__ЗАДАНИЯ__:
(A) Определите, соответствуют ли отрывку рецензии приведенные ниже утверждения. По каждому дайте ответ «да» или «нет» и приведите точную цитату, которая это подтверждает. (i) Книга «Латинский камертон» вышла в издательстве «Амфора» в 2014 году. (ii) Последние десять с лишним лет автор книги жил в Эквадоре. (iii) Объем книги составляет около четырехсот страниц.
(B) Выпишите из первой строки отрывка рецензии названия всех книг.
(C) Перепишите без изменений часть отрывка рецензии, начиная со слов «Опубликовано в журнале» и заканчивая словами «с лишним лет.».

__ОТРЫВОК__:

Андрей Ширяев, «Латинский камертон»; Юрий Цветков, «Синдром Стендаля»; Лев Либолев, «Умирать, понимая…»; Роман Рубанов, «Соучастник»; Мария Суворова, «Маленькие Марии»
Опубликовано в журнале Дети Ра, номер 2, 2016
Андрей Ширяев, «Латинский
камертон»
СПб.: «Амфора», 2014
За сдержанностью тона скрывается эмоциональное напряжение, всецелая,
радостная обращенность к миру — и глубокое, до печали, переживание его
бесконечности, неохватности, загадочности, роскошной экзотичности. Да, именно
так — экзотичности: все стихотворения, как я понимаю, написаны в Эквадоре, где
автор книги жил последние десять с лишним лет.
Обычно как бывает? — уходит поэт (а Ширяев 2013 году застрелился: серьезные
проблемы со здоровьем обрекали его на растительное существование) — и о нем
начинают говорить в возвышенных тонах, едва ли не причисляя к
великим. Я открыл книгу, ожидая вторичности ширяевского
языка: конечно же, будет избыточная образность под влиянием места жительства и испаноязычной поэзии, конечно же, стихи напомнят
высококлассные переводы; смогу ли я вынести такую красоту в количестве почти
двухсот страниц?
Действительно, сразу же я почувствовал: стихи воздушны,
пропитаны красками и запахами, проникнуты жаждой гармонии (причем гармонический
лад построен на живом слове), но все это я встречал, скажем, и у Неруды (а
«Лесное яблоко, ты падаешь? Постой…» — это почти Хименес: «Луч под вечерней кроной, ты покинут?»)… Однако дальше,
дальше — страница за страницей — эти влияния быстро преодолеваются, голос поэта
становится строже, поэтическая мысль сосредоточенней, слух все влюбленней
подчиняется музыке, — да-да, музыке в буквальном смысле слова: «Болеро.

__ИСХОДНЫЕ ДАННЫЕ__:
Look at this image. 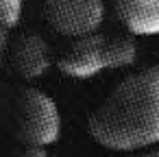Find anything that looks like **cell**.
Wrapping results in <instances>:
<instances>
[{"mask_svg": "<svg viewBox=\"0 0 159 157\" xmlns=\"http://www.w3.org/2000/svg\"><path fill=\"white\" fill-rule=\"evenodd\" d=\"M96 144L131 153L159 144V66L124 76L87 118Z\"/></svg>", "mask_w": 159, "mask_h": 157, "instance_id": "obj_1", "label": "cell"}, {"mask_svg": "<svg viewBox=\"0 0 159 157\" xmlns=\"http://www.w3.org/2000/svg\"><path fill=\"white\" fill-rule=\"evenodd\" d=\"M135 35H102L98 31L76 37L59 57V70L70 79H94L105 70L129 68L137 61Z\"/></svg>", "mask_w": 159, "mask_h": 157, "instance_id": "obj_2", "label": "cell"}, {"mask_svg": "<svg viewBox=\"0 0 159 157\" xmlns=\"http://www.w3.org/2000/svg\"><path fill=\"white\" fill-rule=\"evenodd\" d=\"M16 131L26 146L48 148L61 135V113L46 92L29 87L16 100Z\"/></svg>", "mask_w": 159, "mask_h": 157, "instance_id": "obj_3", "label": "cell"}, {"mask_svg": "<svg viewBox=\"0 0 159 157\" xmlns=\"http://www.w3.org/2000/svg\"><path fill=\"white\" fill-rule=\"evenodd\" d=\"M48 24L66 37H83L100 29L105 20L102 0H44Z\"/></svg>", "mask_w": 159, "mask_h": 157, "instance_id": "obj_4", "label": "cell"}, {"mask_svg": "<svg viewBox=\"0 0 159 157\" xmlns=\"http://www.w3.org/2000/svg\"><path fill=\"white\" fill-rule=\"evenodd\" d=\"M7 59L13 74H18L20 79L33 81L48 72L52 63V50H50V44L42 35L22 33L9 44Z\"/></svg>", "mask_w": 159, "mask_h": 157, "instance_id": "obj_5", "label": "cell"}, {"mask_svg": "<svg viewBox=\"0 0 159 157\" xmlns=\"http://www.w3.org/2000/svg\"><path fill=\"white\" fill-rule=\"evenodd\" d=\"M113 7L131 35H159V0H113Z\"/></svg>", "mask_w": 159, "mask_h": 157, "instance_id": "obj_6", "label": "cell"}, {"mask_svg": "<svg viewBox=\"0 0 159 157\" xmlns=\"http://www.w3.org/2000/svg\"><path fill=\"white\" fill-rule=\"evenodd\" d=\"M22 11H24L22 0H0V26L7 31L16 29L22 20Z\"/></svg>", "mask_w": 159, "mask_h": 157, "instance_id": "obj_7", "label": "cell"}, {"mask_svg": "<svg viewBox=\"0 0 159 157\" xmlns=\"http://www.w3.org/2000/svg\"><path fill=\"white\" fill-rule=\"evenodd\" d=\"M7 50H9V31L0 26V63L7 59Z\"/></svg>", "mask_w": 159, "mask_h": 157, "instance_id": "obj_8", "label": "cell"}, {"mask_svg": "<svg viewBox=\"0 0 159 157\" xmlns=\"http://www.w3.org/2000/svg\"><path fill=\"white\" fill-rule=\"evenodd\" d=\"M124 157H159V148H139V150H131L124 153Z\"/></svg>", "mask_w": 159, "mask_h": 157, "instance_id": "obj_9", "label": "cell"}, {"mask_svg": "<svg viewBox=\"0 0 159 157\" xmlns=\"http://www.w3.org/2000/svg\"><path fill=\"white\" fill-rule=\"evenodd\" d=\"M20 157H48V153H46V148H42V146H26V150H24Z\"/></svg>", "mask_w": 159, "mask_h": 157, "instance_id": "obj_10", "label": "cell"}]
</instances>
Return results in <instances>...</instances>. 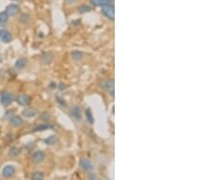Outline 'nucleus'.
<instances>
[{"instance_id":"obj_1","label":"nucleus","mask_w":205,"mask_h":180,"mask_svg":"<svg viewBox=\"0 0 205 180\" xmlns=\"http://www.w3.org/2000/svg\"><path fill=\"white\" fill-rule=\"evenodd\" d=\"M12 102H13V95L11 93L8 91L1 92V94H0V103H1L3 106H8Z\"/></svg>"},{"instance_id":"obj_2","label":"nucleus","mask_w":205,"mask_h":180,"mask_svg":"<svg viewBox=\"0 0 205 180\" xmlns=\"http://www.w3.org/2000/svg\"><path fill=\"white\" fill-rule=\"evenodd\" d=\"M102 13L106 17H108L110 20H114L115 10H114L113 5H107L102 6Z\"/></svg>"},{"instance_id":"obj_3","label":"nucleus","mask_w":205,"mask_h":180,"mask_svg":"<svg viewBox=\"0 0 205 180\" xmlns=\"http://www.w3.org/2000/svg\"><path fill=\"white\" fill-rule=\"evenodd\" d=\"M0 39L4 43H10L13 39L12 34L6 29H0Z\"/></svg>"},{"instance_id":"obj_4","label":"nucleus","mask_w":205,"mask_h":180,"mask_svg":"<svg viewBox=\"0 0 205 180\" xmlns=\"http://www.w3.org/2000/svg\"><path fill=\"white\" fill-rule=\"evenodd\" d=\"M46 155L43 151H37L33 154L32 156V161L34 164H40L45 160Z\"/></svg>"},{"instance_id":"obj_5","label":"nucleus","mask_w":205,"mask_h":180,"mask_svg":"<svg viewBox=\"0 0 205 180\" xmlns=\"http://www.w3.org/2000/svg\"><path fill=\"white\" fill-rule=\"evenodd\" d=\"M16 172V169L13 166L11 165H8V166H6L5 168H3L2 170V175L5 178H9L11 177L14 176Z\"/></svg>"},{"instance_id":"obj_6","label":"nucleus","mask_w":205,"mask_h":180,"mask_svg":"<svg viewBox=\"0 0 205 180\" xmlns=\"http://www.w3.org/2000/svg\"><path fill=\"white\" fill-rule=\"evenodd\" d=\"M79 165H80L81 168L87 172L92 171V169H93V166H92L91 162L87 158H81L79 160Z\"/></svg>"},{"instance_id":"obj_7","label":"nucleus","mask_w":205,"mask_h":180,"mask_svg":"<svg viewBox=\"0 0 205 180\" xmlns=\"http://www.w3.org/2000/svg\"><path fill=\"white\" fill-rule=\"evenodd\" d=\"M16 101L17 102V104L19 106H26L30 103V98L26 95H19L17 98Z\"/></svg>"},{"instance_id":"obj_8","label":"nucleus","mask_w":205,"mask_h":180,"mask_svg":"<svg viewBox=\"0 0 205 180\" xmlns=\"http://www.w3.org/2000/svg\"><path fill=\"white\" fill-rule=\"evenodd\" d=\"M6 12L8 13V16H16L19 12V6L16 4H11L6 6Z\"/></svg>"},{"instance_id":"obj_9","label":"nucleus","mask_w":205,"mask_h":180,"mask_svg":"<svg viewBox=\"0 0 205 180\" xmlns=\"http://www.w3.org/2000/svg\"><path fill=\"white\" fill-rule=\"evenodd\" d=\"M100 87H101L102 88H104L105 90L109 91V92L113 91V89H114V81L112 80V79L102 81V82L100 83Z\"/></svg>"},{"instance_id":"obj_10","label":"nucleus","mask_w":205,"mask_h":180,"mask_svg":"<svg viewBox=\"0 0 205 180\" xmlns=\"http://www.w3.org/2000/svg\"><path fill=\"white\" fill-rule=\"evenodd\" d=\"M114 0H90L91 5L96 6H104L107 5H112Z\"/></svg>"},{"instance_id":"obj_11","label":"nucleus","mask_w":205,"mask_h":180,"mask_svg":"<svg viewBox=\"0 0 205 180\" xmlns=\"http://www.w3.org/2000/svg\"><path fill=\"white\" fill-rule=\"evenodd\" d=\"M37 114V111L33 107H26V108L24 109L23 112H22V115H24V117H28V118L35 117Z\"/></svg>"},{"instance_id":"obj_12","label":"nucleus","mask_w":205,"mask_h":180,"mask_svg":"<svg viewBox=\"0 0 205 180\" xmlns=\"http://www.w3.org/2000/svg\"><path fill=\"white\" fill-rule=\"evenodd\" d=\"M71 114L77 120H78V121L81 120V110H80V108H79V106H73V108L71 109Z\"/></svg>"},{"instance_id":"obj_13","label":"nucleus","mask_w":205,"mask_h":180,"mask_svg":"<svg viewBox=\"0 0 205 180\" xmlns=\"http://www.w3.org/2000/svg\"><path fill=\"white\" fill-rule=\"evenodd\" d=\"M10 123L13 126L15 127H17L19 126H21L22 123H23V120L20 117H18V115H15V117H12L11 119H10Z\"/></svg>"},{"instance_id":"obj_14","label":"nucleus","mask_w":205,"mask_h":180,"mask_svg":"<svg viewBox=\"0 0 205 180\" xmlns=\"http://www.w3.org/2000/svg\"><path fill=\"white\" fill-rule=\"evenodd\" d=\"M8 13L6 11H3L0 13V25H5L6 23H8Z\"/></svg>"},{"instance_id":"obj_15","label":"nucleus","mask_w":205,"mask_h":180,"mask_svg":"<svg viewBox=\"0 0 205 180\" xmlns=\"http://www.w3.org/2000/svg\"><path fill=\"white\" fill-rule=\"evenodd\" d=\"M26 64H28V61H26V59L20 58V59L17 60V62H16V67L17 69H23L26 66Z\"/></svg>"},{"instance_id":"obj_16","label":"nucleus","mask_w":205,"mask_h":180,"mask_svg":"<svg viewBox=\"0 0 205 180\" xmlns=\"http://www.w3.org/2000/svg\"><path fill=\"white\" fill-rule=\"evenodd\" d=\"M44 173L41 172V171H36L33 173V175H32V179H35V180H42L44 179Z\"/></svg>"},{"instance_id":"obj_17","label":"nucleus","mask_w":205,"mask_h":180,"mask_svg":"<svg viewBox=\"0 0 205 180\" xmlns=\"http://www.w3.org/2000/svg\"><path fill=\"white\" fill-rule=\"evenodd\" d=\"M90 10H91V8L88 5H82L78 8V12L82 13V14H84V13H87V12H89Z\"/></svg>"},{"instance_id":"obj_18","label":"nucleus","mask_w":205,"mask_h":180,"mask_svg":"<svg viewBox=\"0 0 205 180\" xmlns=\"http://www.w3.org/2000/svg\"><path fill=\"white\" fill-rule=\"evenodd\" d=\"M72 57H73V59L75 60H80L83 57V53L79 52V51H74V52L72 53Z\"/></svg>"},{"instance_id":"obj_19","label":"nucleus","mask_w":205,"mask_h":180,"mask_svg":"<svg viewBox=\"0 0 205 180\" xmlns=\"http://www.w3.org/2000/svg\"><path fill=\"white\" fill-rule=\"evenodd\" d=\"M86 117H87V119L88 121L89 122L90 124H92L94 122V118H93V115H92V113L90 111V109L88 108L87 110H86Z\"/></svg>"},{"instance_id":"obj_20","label":"nucleus","mask_w":205,"mask_h":180,"mask_svg":"<svg viewBox=\"0 0 205 180\" xmlns=\"http://www.w3.org/2000/svg\"><path fill=\"white\" fill-rule=\"evenodd\" d=\"M18 153H19V151L16 148V147H13V148L10 149V151H9V153H8V155H9V157H17V156L18 155Z\"/></svg>"},{"instance_id":"obj_21","label":"nucleus","mask_w":205,"mask_h":180,"mask_svg":"<svg viewBox=\"0 0 205 180\" xmlns=\"http://www.w3.org/2000/svg\"><path fill=\"white\" fill-rule=\"evenodd\" d=\"M48 127H50L49 125H40V126H37L34 131H42V130H46V129H48Z\"/></svg>"},{"instance_id":"obj_22","label":"nucleus","mask_w":205,"mask_h":180,"mask_svg":"<svg viewBox=\"0 0 205 180\" xmlns=\"http://www.w3.org/2000/svg\"><path fill=\"white\" fill-rule=\"evenodd\" d=\"M56 141H57L56 137H55V136H52V137H48L47 140H46V143H47V144H51V145H53V144H55V143H56Z\"/></svg>"},{"instance_id":"obj_23","label":"nucleus","mask_w":205,"mask_h":180,"mask_svg":"<svg viewBox=\"0 0 205 180\" xmlns=\"http://www.w3.org/2000/svg\"><path fill=\"white\" fill-rule=\"evenodd\" d=\"M28 20H29V16L28 15L24 14L20 16V22H22V23H26V22H28Z\"/></svg>"},{"instance_id":"obj_24","label":"nucleus","mask_w":205,"mask_h":180,"mask_svg":"<svg viewBox=\"0 0 205 180\" xmlns=\"http://www.w3.org/2000/svg\"><path fill=\"white\" fill-rule=\"evenodd\" d=\"M2 62V58H1V56H0V63Z\"/></svg>"},{"instance_id":"obj_25","label":"nucleus","mask_w":205,"mask_h":180,"mask_svg":"<svg viewBox=\"0 0 205 180\" xmlns=\"http://www.w3.org/2000/svg\"><path fill=\"white\" fill-rule=\"evenodd\" d=\"M0 150H1V146H0Z\"/></svg>"},{"instance_id":"obj_26","label":"nucleus","mask_w":205,"mask_h":180,"mask_svg":"<svg viewBox=\"0 0 205 180\" xmlns=\"http://www.w3.org/2000/svg\"><path fill=\"white\" fill-rule=\"evenodd\" d=\"M13 1H17V0H13Z\"/></svg>"}]
</instances>
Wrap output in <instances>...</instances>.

__ОТВЕТЫ__:
(A)
(i) Да: «СПб.: «Амфора», 2014».
(ii) Да: «где автор книги жил последние десять с лишним лет».
(iii) Нет: «в количестве почти двухсот страниц».

(B) «Латинский камертон», «Синдром Стендаля», «Умирать, понимая…», «Соучастник», «Маленькие Марии».

(C)
Опубликовано в журнале Дети Ра, номер 2, 2016
Андрей Ширяев, «Латинский
камертон»
СПб.: «Амфора», 2014
За сдержанностью тона скрывается эмоциональное напряжение, всецелая,
радостная обращенность к миру — и глубокое, до печали, переживание его
бесконечности, неохватности, загадочности, роскошной экзотичности. Да, именно
так — экзотичности: все стихотворения, как я понимаю, написаны в Эквадоре, где
автор книги жил последние десять с лишним лет.